ROANOKE TIMES

                         Roanoke Times
                 Copyright (c) 1995, Landmark Communications, Inc.

DATE: WEDNESDAY, August 23, 1995                   TAG: 9508230056
SECTION: CURRENT                    PAGE: NRV-1   EDITION: NEW RIVER VALLEY 
SOURCE: ADRIANNE BEE STAFF WRITER
DATELINE: BLACKSBURG                                LENGTH: Medium


NEW CABOOSE TAKES UP RESIDENCE IN PARK

Earlier this year a Grinch-like arsonist with a heart three sizes too small burned down the beloved wooden caboose in Blacksburg Municipal Park.

But just as Christmas came back to Whoville, a new caboose has come to Blacksburg.
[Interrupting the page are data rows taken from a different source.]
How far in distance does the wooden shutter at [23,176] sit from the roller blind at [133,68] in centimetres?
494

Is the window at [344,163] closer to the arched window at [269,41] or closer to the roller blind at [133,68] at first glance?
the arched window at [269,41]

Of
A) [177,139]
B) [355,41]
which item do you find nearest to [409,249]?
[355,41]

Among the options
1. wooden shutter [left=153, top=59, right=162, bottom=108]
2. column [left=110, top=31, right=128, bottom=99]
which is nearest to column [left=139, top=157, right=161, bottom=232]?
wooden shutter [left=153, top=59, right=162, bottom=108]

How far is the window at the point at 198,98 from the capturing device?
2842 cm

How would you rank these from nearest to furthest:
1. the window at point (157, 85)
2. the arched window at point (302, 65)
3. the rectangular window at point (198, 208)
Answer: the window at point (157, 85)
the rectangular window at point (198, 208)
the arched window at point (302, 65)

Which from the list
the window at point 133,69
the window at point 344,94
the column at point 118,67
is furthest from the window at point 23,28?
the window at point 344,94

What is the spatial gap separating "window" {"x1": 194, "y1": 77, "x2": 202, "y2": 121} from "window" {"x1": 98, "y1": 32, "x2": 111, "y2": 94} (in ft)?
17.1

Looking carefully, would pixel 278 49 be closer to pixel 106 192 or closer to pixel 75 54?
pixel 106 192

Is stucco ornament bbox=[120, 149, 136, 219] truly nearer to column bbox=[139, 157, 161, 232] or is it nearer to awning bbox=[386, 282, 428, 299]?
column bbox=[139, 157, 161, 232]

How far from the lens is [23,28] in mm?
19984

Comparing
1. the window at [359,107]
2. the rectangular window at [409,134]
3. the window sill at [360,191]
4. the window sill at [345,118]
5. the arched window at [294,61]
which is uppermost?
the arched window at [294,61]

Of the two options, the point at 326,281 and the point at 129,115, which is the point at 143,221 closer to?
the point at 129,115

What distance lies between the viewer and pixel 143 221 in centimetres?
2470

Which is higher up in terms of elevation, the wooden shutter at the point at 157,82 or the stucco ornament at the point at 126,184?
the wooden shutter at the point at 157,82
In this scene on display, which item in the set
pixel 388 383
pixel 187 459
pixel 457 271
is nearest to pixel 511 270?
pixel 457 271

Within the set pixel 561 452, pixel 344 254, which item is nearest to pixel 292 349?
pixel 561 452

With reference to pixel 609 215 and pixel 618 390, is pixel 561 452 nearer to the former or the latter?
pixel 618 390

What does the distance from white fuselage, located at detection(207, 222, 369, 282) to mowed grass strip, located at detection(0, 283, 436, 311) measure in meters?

And while the small and the tall may not be dancing about it holding hands, they seem glad to have it back just the same.

"Most don't even know the park's real name," says William Winfrey, director of Parks and Recreation in Blacksburg. "Everybody just calls it 'Caboose Park.'" After the caboose's demise, Winfrey received letters from disappointed children who "really missed the caboose and wanted to see another one."

The caboose stood in the park from 1970 until its fiery death last spring. The new caboose, donated by Norfolk Southern Railway, arrived Tuesday and rolled into its new home amid the swings and see-saws. Apparently, the company sent one a while back, but Winfrey says "they lost the first one they sent."

"How do you lose a caboose?" the puzzled reporter inquires. "I have no idea," Winfrey answers.

"It's very important to the children," he says of the caboose.

Well, maybe most of the children. It hasn't fazed Daniel Lane, 9, too much. "I didn't worry about it," he says. "I just rode on the other rides ... and hoped they got another one."

"It's kinda historical," says Rusty Lane, 12, a student at Dublin Middle School who remembers the good old days of the first caboose that boasted slides and poles to climb on. "You don't see many old ones like this anymore."

Says Winfrey: "It's something that inspires their imagination."

"A lot of adults think it's neat," Rusty Lane says. Apparently so.

"I heard a great deal from the adults," Winfrey says. "Several volunteered to help repaint it or start a campaign to raise money to restore it."

But nothing could be done.

Hopefully the new caboose will not become a welfare case. "This one's metal," Winfrey says. "It won't burn." The deceased caboose was made of wood.

It all proves you can't keep a good train car down. Just as the little engine who could chugged up the tracks with a little confidence to fuel him, the Blacksburg caboose has emerged like a Phoenix from the flames so children can climb inside and play again.

"Are you guys glad to have the caboose back?" a group of children running in its direction are asked. "Uh-huh," says a blonde-haired girl looking at the ground. The rest nod their heads in agreement and then take off and disappear inside the new attraction.